Do this: Please transcribe the records precisely; pictures stay out of your copy.

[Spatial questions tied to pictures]
※ ※ ※

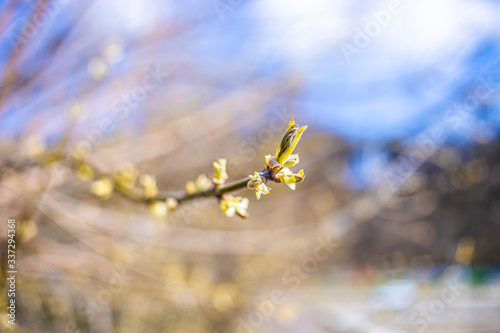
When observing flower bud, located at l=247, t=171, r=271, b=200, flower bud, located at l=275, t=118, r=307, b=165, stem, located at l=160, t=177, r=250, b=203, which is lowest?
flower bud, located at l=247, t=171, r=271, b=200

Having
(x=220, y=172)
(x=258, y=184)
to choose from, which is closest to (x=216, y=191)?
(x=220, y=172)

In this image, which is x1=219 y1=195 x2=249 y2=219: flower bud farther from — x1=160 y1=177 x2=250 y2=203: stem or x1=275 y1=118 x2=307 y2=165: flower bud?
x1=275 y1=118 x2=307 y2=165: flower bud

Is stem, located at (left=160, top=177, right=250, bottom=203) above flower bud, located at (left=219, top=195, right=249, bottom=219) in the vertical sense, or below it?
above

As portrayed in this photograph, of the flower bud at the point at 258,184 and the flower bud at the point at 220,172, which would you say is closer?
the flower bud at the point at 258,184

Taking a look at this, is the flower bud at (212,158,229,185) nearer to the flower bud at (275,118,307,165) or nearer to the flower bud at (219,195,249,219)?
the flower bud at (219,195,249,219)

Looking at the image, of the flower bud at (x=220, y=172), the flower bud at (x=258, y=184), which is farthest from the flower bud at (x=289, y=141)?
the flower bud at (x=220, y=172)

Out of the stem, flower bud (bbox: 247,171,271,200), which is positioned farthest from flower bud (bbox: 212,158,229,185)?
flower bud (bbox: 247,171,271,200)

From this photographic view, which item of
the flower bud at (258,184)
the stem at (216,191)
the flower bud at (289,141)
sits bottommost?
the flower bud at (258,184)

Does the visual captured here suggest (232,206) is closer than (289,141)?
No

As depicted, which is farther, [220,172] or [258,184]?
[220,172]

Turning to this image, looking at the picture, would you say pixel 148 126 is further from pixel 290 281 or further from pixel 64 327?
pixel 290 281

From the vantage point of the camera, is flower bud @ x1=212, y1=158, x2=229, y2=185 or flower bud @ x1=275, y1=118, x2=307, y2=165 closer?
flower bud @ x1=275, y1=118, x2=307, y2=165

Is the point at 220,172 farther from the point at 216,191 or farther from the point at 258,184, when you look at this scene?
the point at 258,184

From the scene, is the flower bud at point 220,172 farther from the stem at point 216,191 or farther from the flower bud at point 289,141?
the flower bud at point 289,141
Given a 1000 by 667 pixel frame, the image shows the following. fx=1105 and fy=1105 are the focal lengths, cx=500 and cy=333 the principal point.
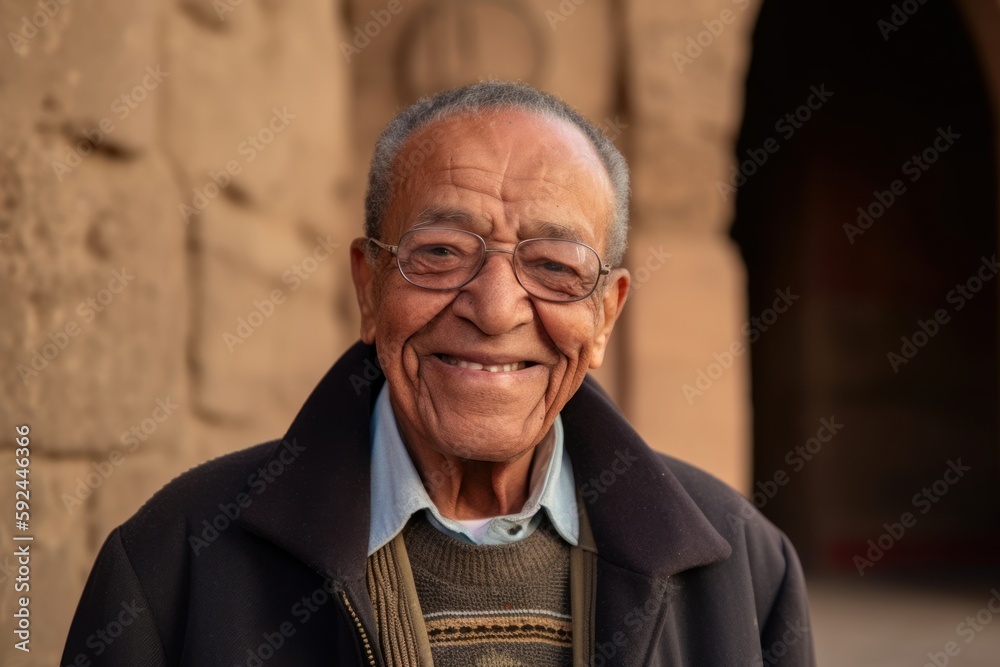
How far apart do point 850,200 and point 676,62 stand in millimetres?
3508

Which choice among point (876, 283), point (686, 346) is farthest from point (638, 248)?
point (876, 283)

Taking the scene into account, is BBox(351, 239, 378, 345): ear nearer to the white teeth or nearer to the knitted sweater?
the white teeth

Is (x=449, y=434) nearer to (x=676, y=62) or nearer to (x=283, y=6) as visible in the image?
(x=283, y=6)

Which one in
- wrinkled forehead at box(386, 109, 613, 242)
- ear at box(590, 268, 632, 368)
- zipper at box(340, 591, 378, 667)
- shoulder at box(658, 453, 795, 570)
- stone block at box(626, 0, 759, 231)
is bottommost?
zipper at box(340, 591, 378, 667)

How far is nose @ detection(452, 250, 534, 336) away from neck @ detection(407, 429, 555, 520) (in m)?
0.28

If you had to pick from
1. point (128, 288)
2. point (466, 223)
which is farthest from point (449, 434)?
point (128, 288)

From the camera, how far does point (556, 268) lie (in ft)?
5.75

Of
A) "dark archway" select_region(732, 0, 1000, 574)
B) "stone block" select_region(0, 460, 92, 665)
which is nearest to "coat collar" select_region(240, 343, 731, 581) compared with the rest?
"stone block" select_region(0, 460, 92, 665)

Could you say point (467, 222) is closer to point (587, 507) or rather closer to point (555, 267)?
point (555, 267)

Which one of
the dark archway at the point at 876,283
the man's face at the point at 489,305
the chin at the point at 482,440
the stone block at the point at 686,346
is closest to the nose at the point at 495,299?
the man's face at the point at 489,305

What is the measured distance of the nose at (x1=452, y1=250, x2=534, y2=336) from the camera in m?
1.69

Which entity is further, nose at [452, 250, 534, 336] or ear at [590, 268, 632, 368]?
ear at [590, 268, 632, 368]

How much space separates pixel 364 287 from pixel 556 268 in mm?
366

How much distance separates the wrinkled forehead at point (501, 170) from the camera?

※ ※ ※

The completed task:
When observing flower bud, located at l=247, t=171, r=271, b=200, flower bud, located at l=275, t=118, r=307, b=165, stem, located at l=160, t=177, r=250, b=203, which is lowest?
flower bud, located at l=247, t=171, r=271, b=200

Having
(x=220, y=172)
(x=258, y=184)
to choose from, which is closest to (x=216, y=191)?
(x=220, y=172)

In this image, which is x1=219 y1=195 x2=249 y2=219: flower bud farther from — x1=160 y1=177 x2=250 y2=203: stem or x1=275 y1=118 x2=307 y2=165: flower bud?
x1=275 y1=118 x2=307 y2=165: flower bud

Is stem, located at (left=160, top=177, right=250, bottom=203) above flower bud, located at (left=219, top=195, right=249, bottom=219) in the vertical sense, or below it?
above

As portrayed in this photograph, of the flower bud at the point at 258,184 and the flower bud at the point at 220,172, which would you say is closer?
the flower bud at the point at 258,184

Taking a look at this, is the flower bud at (212,158,229,185) nearer to the flower bud at (275,118,307,165) or nearer to the flower bud at (219,195,249,219)?
the flower bud at (219,195,249,219)

Looking at the image, of the flower bud at (x=220, y=172), the flower bud at (x=258, y=184), which is farthest from the flower bud at (x=289, y=141)?
the flower bud at (x=220, y=172)

Out of the stem, flower bud (bbox: 247,171,271,200), which is positioned farthest from flower bud (bbox: 212,158,229,185)?
flower bud (bbox: 247,171,271,200)

From this photographic view, which item of
the flower bud at (258,184)
the stem at (216,191)
the flower bud at (289,141)
sits bottommost?
the flower bud at (258,184)

Does the visual captured here suggest (232,206) is closer than (289,141)?
No

As depicted, which is farther, [220,172] or [258,184]?
[220,172]

Turning to this image, looking at the picture, would you say pixel 148 126 is further from pixel 290 281 or further from pixel 64 327?
pixel 290 281

From the vantage point of the camera, is flower bud @ x1=212, y1=158, x2=229, y2=185 or flower bud @ x1=275, y1=118, x2=307, y2=165 closer?
flower bud @ x1=275, y1=118, x2=307, y2=165

Is the point at 220,172 farther from the point at 216,191 or farther from the point at 258,184, when you look at this scene?
the point at 258,184

From the scene, is the flower bud at point 220,172 farther from the stem at point 216,191 or farther from the flower bud at point 289,141?
the flower bud at point 289,141
Given a 1000 by 667 pixel frame, the image shows the following. fx=1105 and fy=1105 are the focal lengths, cx=500 and cy=333 the principal point.
How far apart do point 850,200 and point 676,62 stand in millimetres?
3508

Which choice among point (876, 283), point (686, 346) is farthest from point (638, 248)?
point (876, 283)

Taking the scene into account, is BBox(351, 239, 378, 345): ear nearer to the white teeth or nearer to the knitted sweater?
the white teeth

Is (x=449, y=434) nearer to (x=676, y=62) or nearer to (x=283, y=6) as visible in the image?
(x=283, y=6)

Which one in
- wrinkled forehead at box(386, 109, 613, 242)
- ear at box(590, 268, 632, 368)
- zipper at box(340, 591, 378, 667)
- shoulder at box(658, 453, 795, 570)
- stone block at box(626, 0, 759, 231)
is bottommost?
zipper at box(340, 591, 378, 667)

How far is nose @ detection(452, 250, 534, 336) away from neck @ detection(407, 429, 555, 520) (in m)?
0.28

If you had to pick from
1. point (128, 288)
2. point (466, 223)
which is farthest from point (449, 434)?
point (128, 288)

From the camera, how far does point (556, 268) lie (in ft)?
5.75

Of
A) "dark archway" select_region(732, 0, 1000, 574)
B) "stone block" select_region(0, 460, 92, 665)
which is nearest to "coat collar" select_region(240, 343, 731, 581) compared with the rest?
"stone block" select_region(0, 460, 92, 665)

Could you say point (467, 222) is closer to point (587, 507) or rather closer to point (555, 267)?
point (555, 267)

Which one of
the dark archway at the point at 876,283
the man's face at the point at 489,305
the chin at the point at 482,440
the stone block at the point at 686,346
is closest to the nose at the point at 495,299?
the man's face at the point at 489,305

What is the measured distance of the nose at (x1=452, y1=250, x2=534, y2=336) from the camera in m?
1.69

Which entity is further, nose at [452, 250, 534, 336] or ear at [590, 268, 632, 368]?
ear at [590, 268, 632, 368]

How much space separates pixel 364 287 from pixel 556 268 in mm?
366

How much distance separates the wrinkled forehead at point (501, 170) from the camera?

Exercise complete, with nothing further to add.